U.S. Stocks End Mixed On Tax Proposals And Shaky Forecasts


U.S. stocks finished mixed on Thursday as investors pored over House Republican’s tax proposals and President Donald Trump picked Fed Governor Jerome “Jay” Powell to lead the Federal Reserve. Weak results from consumer and health care companies pulled those parts of the market lower.

The House tax plan would cut the top corporate tax rate to 20 percent from 35 percent. That helped smaller, more U.S.-focused companies, because they generally pay higher tax rates than larger firms that do a lot of business in other countries. Home improvement retailers and homebuilders slumped because the bill would reduce the amount of interest Americans can deduct on new mortgages. That could hurt home sales, particularly in high-cost areas.

Mona Mahajan, U.S. investment strategist for Allianz Global Investors, noted that the bill would immediately lower the corporate tax rate instead of reducing it over time, an idea some Republicans had proposed earlier.

The choice of Powell also didn’t surprise Wall Street, as he had been seen as the most likely pick for a week or so. If he’s approved by the Senate, Powell would replace current Chair Janet Yellen when her term ends in February. Investors expect him to keep raising rates at the gradual pace the Fed has maintained over the last few years while continuing to let its bond portfolio shrink.

The Standard & Poor’s 500 index rose 0.49 points to 2,579.85. The Dow Jones industrial average added 81.25 points, or 0.3 percent, to a record 23,516.26. The Nasdaq composite sank 1.59 points to 6,714.94. The Russell 2000 index of smaller-company stocks picked up 3.77 points, or 0.3 percent, to 1,496.55. Slightly more stocks on the New York Stock Exchange fell than rose.

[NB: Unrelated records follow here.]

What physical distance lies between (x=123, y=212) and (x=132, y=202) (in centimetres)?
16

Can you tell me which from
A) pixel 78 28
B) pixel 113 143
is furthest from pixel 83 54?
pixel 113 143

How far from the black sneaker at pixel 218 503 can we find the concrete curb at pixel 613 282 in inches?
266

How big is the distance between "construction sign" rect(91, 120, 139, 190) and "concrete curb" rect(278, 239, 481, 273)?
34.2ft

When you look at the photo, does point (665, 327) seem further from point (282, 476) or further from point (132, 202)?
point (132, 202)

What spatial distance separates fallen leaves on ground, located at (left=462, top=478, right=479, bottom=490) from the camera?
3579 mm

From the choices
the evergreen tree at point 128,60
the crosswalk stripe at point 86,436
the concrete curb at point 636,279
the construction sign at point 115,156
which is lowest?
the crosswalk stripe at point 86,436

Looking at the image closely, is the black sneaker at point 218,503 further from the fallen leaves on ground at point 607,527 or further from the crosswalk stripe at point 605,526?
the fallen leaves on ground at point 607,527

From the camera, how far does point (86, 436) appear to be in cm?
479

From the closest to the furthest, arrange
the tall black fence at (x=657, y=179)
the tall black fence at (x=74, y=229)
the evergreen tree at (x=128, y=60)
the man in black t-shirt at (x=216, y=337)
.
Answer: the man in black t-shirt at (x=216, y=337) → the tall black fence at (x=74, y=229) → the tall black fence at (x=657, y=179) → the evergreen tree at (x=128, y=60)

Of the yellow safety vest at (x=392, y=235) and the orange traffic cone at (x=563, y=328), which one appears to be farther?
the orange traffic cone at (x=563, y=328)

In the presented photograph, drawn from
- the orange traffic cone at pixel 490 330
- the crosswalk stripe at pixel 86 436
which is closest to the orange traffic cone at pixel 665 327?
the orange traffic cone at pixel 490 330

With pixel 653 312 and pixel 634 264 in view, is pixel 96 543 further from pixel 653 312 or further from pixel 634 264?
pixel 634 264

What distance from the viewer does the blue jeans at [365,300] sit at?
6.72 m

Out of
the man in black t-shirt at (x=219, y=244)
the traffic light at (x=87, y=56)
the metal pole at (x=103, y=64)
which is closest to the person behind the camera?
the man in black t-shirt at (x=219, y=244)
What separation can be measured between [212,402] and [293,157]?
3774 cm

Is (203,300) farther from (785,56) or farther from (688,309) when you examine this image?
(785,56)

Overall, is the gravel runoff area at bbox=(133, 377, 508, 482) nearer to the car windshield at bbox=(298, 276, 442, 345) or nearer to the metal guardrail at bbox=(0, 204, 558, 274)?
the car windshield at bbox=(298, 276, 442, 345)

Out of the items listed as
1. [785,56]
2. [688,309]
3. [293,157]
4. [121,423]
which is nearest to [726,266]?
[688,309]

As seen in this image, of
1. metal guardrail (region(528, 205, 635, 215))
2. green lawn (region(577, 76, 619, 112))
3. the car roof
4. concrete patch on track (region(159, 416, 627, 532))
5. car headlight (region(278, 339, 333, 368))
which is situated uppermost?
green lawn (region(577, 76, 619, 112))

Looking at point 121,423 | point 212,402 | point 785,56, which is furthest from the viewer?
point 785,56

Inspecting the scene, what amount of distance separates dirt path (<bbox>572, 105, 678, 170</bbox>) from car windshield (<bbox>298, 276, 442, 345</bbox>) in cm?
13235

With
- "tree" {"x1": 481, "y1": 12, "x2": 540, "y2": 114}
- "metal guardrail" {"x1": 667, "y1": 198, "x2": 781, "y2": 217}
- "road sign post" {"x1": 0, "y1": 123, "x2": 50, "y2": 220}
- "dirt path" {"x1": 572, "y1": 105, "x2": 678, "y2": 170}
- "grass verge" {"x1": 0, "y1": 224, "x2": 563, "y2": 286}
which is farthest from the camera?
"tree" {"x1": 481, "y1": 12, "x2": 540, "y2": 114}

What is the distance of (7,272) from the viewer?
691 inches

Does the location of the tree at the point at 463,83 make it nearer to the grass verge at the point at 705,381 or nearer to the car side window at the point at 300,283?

Luxury homebuilder Toll Brothers sank $2.84, or 6.1 percent, to $43.79. Retailer Home Depot fell $2.67, or 1.6 percent, to $162.71.

Several notable companies plunged after they cut their annual forecasts. Sharpie and Rubbermaid maker Newell Brands tumbled $10.99, or 26.6 percent, to a three-year low of $30.01. Underwear and Hanesbrands lost $1.93, or 8.8 percent, to $20.08.

In electronic trading, Apple climbed 3.1 percent after its fiscal fourth-quarter results and its forecasts were better than expected.

Bond prices rose. The yield on the 10-year Treasury note declined to 2.35 percent from 2.37 percent. The yield on the 2-year note fell to 1.60 percent from 1.62 percent.

U.S. crude oil rose 24 cents to $54.54 a barrel in New York. Brent crude, the standard for international oil prices, picked up 13 cents to $60.62 a barrel in London.

Wholesale gasoline added 3 cents to $1.77 a gallon. Heating oil fell 1 cent to $1.85 a gallon. Natural gas rose 4 cents to $2.94 per 1,000 cubic feet.

Gold rose 80 cents to $1,278.10 an ounce. Silver dipped 4 cents to $17.14 an ounce. Copper remained at $3.14 a pound.

The dollar slipped to 114 yen from 114.22 yen. The euro rose to $1.1659 from $1.1620.

The Bank of England raised interest rates for the first time in a decade. The pound fell as investors felt rates won’t go up again soon, and the British FTSE 100 index rose 0.9 percent. Germany’s DAX fell 0.3 percent and the CAC 40 in France declined 0.1 percent. Tokyo’s Nikkei 225 gained 0.5 percent and the South Korean Kospi fell 0.4 percent while Hong Kong’s Hang Seng index shed 0.3 percent.